So at the moment, FCP X is pretty much a disaster. Lots of people are saying that it will get better, but for now I could never make a movie with it. That’s not being elitist or anything, it’s just a tool that I can’t use. Maybe it will get to a point where we can use FCP X, but for now I’m working under the assumption that FCP 7 is the end of the line for me.
Now, I just upgraded to FCP 7 a couple weeks before the release of FCP X, and I’m feeling pretty clever about that. But it also points out an important thing. We don’t always have to use top-of-the-line software to edit. I tend not to work under crazy deadlines, so things like 32-bit rendering and lack of multicore support are more minor annoyance than workflow killer. If I can bring videos files in, convert them to a nice codec, edit them, and then export in several different ways, including OMF, then I’m very happy.
So I’m not here to complain about FCP X. Maybe it will end up being awesome. At the moment I worry about little things like having to trick it into doing audio and video transitions separately but maybe the world is changing and I won’t be the cool kid who know how all the software works anymore. I’ll be using FCP 7 until it stops being useful to me then I’ll try something else. I want to explore the other options I’ve ignored for so long because FCP was so good.
First up is Avid. Avid has really stepped up its game in the past few years. They’ve put out a ton of releases, and most importantly for me, they’ve started limited support for 3rd party I/O hardware. Cost has always been my biggest problem with Avid. I know it works great, but I just don’t have the money for a $5,000 Mojo DX. I’m using a $200 Blackmagic Intensity Pro right now, and it does absolutely everything I need. Avid doesn’t support any Blackmagic cards, but the $450 Matrox MXO2 Mini they currently support is a fair deal. The great thing about Avid is DNxHD, which is just as wonderfully simple as ProRes, and it’s freely available, which will become important as we look at other options.

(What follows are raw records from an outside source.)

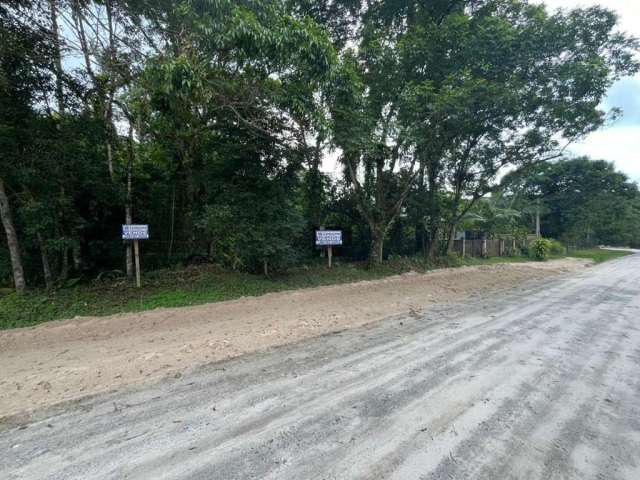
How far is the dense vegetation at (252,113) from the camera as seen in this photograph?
5.57 m

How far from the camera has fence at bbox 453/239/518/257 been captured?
1606 cm

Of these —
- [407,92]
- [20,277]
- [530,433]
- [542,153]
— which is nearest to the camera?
[530,433]

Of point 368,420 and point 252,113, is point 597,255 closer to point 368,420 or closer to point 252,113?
point 252,113

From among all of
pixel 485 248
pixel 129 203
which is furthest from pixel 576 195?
pixel 129 203

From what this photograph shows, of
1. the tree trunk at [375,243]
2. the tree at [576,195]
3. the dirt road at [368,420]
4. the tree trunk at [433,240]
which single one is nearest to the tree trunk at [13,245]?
the dirt road at [368,420]

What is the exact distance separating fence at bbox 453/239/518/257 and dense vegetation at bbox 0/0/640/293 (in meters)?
6.00

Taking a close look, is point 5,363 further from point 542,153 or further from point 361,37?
point 542,153

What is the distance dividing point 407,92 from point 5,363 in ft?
29.6

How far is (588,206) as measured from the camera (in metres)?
23.9

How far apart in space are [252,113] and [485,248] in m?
15.2

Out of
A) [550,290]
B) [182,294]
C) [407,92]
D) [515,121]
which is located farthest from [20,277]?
[515,121]

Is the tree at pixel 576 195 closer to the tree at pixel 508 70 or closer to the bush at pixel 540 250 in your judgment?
the bush at pixel 540 250

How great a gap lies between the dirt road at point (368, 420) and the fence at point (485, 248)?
12667 mm

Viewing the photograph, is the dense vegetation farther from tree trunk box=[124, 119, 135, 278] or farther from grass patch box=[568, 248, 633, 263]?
grass patch box=[568, 248, 633, 263]
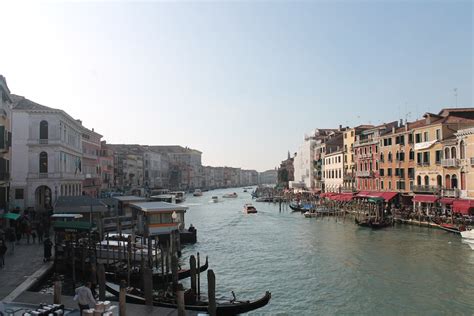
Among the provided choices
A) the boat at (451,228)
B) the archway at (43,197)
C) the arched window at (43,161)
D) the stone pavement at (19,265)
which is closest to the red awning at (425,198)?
the boat at (451,228)

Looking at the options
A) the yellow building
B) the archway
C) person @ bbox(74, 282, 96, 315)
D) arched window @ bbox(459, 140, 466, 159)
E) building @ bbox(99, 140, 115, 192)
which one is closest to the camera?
person @ bbox(74, 282, 96, 315)

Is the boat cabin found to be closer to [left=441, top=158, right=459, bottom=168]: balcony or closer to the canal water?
the canal water

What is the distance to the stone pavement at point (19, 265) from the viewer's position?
1352 centimetres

I experimented with Adobe Premiere back in college, and I couldn’t make heads or tails of it. It wasn’t quite as confusing as iMovie, but it immediately turned me off. In the meantime, Adobe has totally overhauled the program, and it is by many accounts a great program. I’ve always considered it a bit of a joke, but considering that it already comes with the Production Premium suite, a lot of places I work already own it. And it works with all the same hardware FCP does. I’m anxious to try a small project with it to see how things turn out. It seems like a poor-man’s FCP 7, but a very rich man’s FCP X. It’s written in modern code, and fully takes advantage of the power of our modern computers, but it also looks and feels like a regular editing program. What it doesn’t have is a ProRes or DNxHD. If you already have FCP on your computer, you can use ProRes, but that’s not something we can rely on indefinitely. It seems like DNxHD would be the best choice, since you’ve long been able to install Avid codecs on any computer separately from the Avid software.

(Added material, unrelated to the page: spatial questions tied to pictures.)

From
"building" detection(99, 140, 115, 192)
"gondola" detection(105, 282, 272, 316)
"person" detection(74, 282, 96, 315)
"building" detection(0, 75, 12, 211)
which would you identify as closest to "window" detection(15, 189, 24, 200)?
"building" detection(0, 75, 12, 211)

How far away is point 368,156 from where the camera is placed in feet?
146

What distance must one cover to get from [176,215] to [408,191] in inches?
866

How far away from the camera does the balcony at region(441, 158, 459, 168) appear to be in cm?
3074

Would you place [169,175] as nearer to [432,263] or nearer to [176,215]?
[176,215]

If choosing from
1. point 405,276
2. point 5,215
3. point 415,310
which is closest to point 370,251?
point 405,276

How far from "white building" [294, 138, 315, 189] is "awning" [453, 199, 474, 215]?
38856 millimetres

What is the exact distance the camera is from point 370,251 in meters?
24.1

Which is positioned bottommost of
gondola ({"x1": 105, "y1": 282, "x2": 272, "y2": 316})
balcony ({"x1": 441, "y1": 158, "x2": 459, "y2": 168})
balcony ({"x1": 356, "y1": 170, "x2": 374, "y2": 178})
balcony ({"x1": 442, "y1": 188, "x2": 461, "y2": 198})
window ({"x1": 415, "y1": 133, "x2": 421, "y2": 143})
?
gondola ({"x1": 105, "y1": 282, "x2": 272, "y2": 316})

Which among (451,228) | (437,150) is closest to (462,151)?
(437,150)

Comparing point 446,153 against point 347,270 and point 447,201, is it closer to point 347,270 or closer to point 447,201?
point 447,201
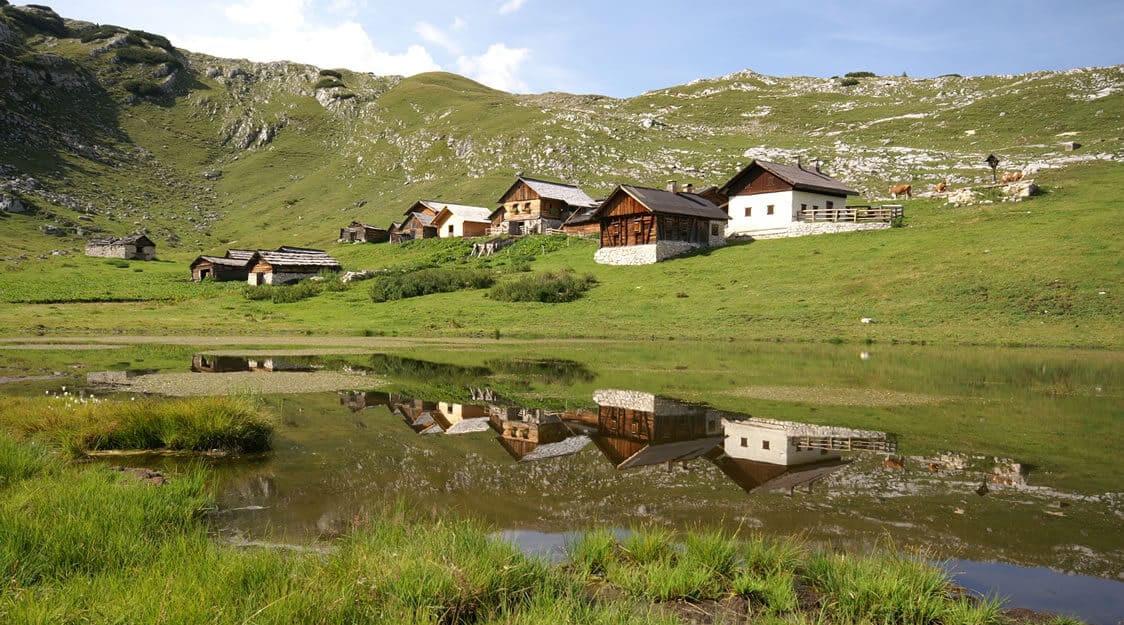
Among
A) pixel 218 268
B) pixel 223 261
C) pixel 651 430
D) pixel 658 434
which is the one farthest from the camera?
pixel 223 261

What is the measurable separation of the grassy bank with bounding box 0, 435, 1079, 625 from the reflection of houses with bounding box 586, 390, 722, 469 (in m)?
4.62

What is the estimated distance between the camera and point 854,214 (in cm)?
6091

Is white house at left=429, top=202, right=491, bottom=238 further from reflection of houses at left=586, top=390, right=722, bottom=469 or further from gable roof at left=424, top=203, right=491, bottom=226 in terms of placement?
reflection of houses at left=586, top=390, right=722, bottom=469

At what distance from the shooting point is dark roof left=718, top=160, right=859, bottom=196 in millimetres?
63250

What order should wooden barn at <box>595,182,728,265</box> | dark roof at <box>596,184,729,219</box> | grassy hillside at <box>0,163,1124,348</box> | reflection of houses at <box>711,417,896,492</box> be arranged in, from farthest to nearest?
wooden barn at <box>595,182,728,265</box> → dark roof at <box>596,184,729,219</box> → grassy hillside at <box>0,163,1124,348</box> → reflection of houses at <box>711,417,896,492</box>

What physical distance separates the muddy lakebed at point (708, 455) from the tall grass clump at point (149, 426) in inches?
24.0

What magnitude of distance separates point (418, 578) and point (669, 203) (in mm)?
59475

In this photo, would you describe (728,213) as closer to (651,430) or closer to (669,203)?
(669,203)

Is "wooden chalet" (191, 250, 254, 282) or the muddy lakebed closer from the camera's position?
the muddy lakebed

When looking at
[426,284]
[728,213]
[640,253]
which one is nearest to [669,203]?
[640,253]

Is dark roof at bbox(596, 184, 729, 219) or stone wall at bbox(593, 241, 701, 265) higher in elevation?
dark roof at bbox(596, 184, 729, 219)

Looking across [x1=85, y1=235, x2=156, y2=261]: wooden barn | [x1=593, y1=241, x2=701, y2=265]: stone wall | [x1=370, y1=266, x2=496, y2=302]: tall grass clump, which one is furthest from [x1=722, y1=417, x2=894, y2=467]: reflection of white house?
[x1=85, y1=235, x2=156, y2=261]: wooden barn

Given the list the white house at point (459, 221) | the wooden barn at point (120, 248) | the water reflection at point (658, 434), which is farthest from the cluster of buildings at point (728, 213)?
the wooden barn at point (120, 248)

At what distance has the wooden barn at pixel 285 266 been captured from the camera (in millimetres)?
71625
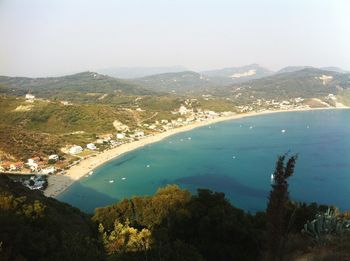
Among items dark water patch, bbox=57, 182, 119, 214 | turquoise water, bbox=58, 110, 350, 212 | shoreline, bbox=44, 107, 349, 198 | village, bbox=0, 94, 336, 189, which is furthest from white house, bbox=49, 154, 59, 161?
dark water patch, bbox=57, 182, 119, 214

The wild card I started thinking about this week is Lightworks. It has a long history, with long-time Scorsese editor Thelma Schoonmaker being the most prominent of the fancy-pants editors who use it. I talked with her assistant about it a couple years ago and he was actually using FCP to do a lot of supplemental work, because Lightworks was missing some of the fancy new HD features FCP could handle at the time. It was recently turned in to open source software, although the full source code hasn’t been released yet. The price of $0 is hard to beat. They plan to update it with a lot of the things that I would like to see in an editing software, including support for the fancy codecs I like so much. I’m going to download it and try it out soon, and I will report back on my impressions. At the moment it only runs on Windows, which is a big scary thing for some people, but I for one would welcome a return to Windows. The only reason I switched to Mac OS was for FCP, but with that out of the picture, all the major programs are available for either platform.

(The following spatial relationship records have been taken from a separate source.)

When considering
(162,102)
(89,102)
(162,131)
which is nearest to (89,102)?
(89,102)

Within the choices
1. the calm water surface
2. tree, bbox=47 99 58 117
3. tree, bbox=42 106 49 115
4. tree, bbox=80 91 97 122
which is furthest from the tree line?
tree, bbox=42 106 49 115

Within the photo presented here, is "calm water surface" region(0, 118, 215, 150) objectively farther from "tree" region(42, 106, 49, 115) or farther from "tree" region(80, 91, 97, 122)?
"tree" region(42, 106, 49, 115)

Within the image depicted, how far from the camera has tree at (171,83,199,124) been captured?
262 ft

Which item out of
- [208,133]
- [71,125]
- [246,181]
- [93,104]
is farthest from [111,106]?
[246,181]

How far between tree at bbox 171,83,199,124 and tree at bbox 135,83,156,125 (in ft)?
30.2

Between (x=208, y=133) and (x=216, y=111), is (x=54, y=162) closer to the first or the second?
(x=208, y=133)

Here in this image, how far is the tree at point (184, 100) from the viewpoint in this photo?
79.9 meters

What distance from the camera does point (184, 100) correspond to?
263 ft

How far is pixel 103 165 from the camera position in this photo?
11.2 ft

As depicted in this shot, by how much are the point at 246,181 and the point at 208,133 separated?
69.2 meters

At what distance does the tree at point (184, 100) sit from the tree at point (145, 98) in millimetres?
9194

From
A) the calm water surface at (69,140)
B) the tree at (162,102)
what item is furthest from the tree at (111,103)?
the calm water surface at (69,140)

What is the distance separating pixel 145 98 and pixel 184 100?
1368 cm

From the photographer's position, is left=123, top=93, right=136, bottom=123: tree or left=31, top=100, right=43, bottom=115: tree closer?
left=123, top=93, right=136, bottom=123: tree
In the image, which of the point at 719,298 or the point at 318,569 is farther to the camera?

I think we’ve all learned a valuable lesson recently, that counting on a single company to supply all of our needs is foolish. I’ve even seen some rumblings online that Apple might abandon the Mac Pro. Without the expansion slots and huge processing power of the Mac Pro, you’re left with the future promise of Thunderbolt, which sounds pretty cool, but leaves out decades of legacy connectors only available through PCI Express slots, like Fiber, SCSI, SAS, etc. and we can’t all just go out and buy new storage solutions every couple years. What we can definitely be flexible about is software. Software is cheap, and the more of it we know, the better off we’ll be.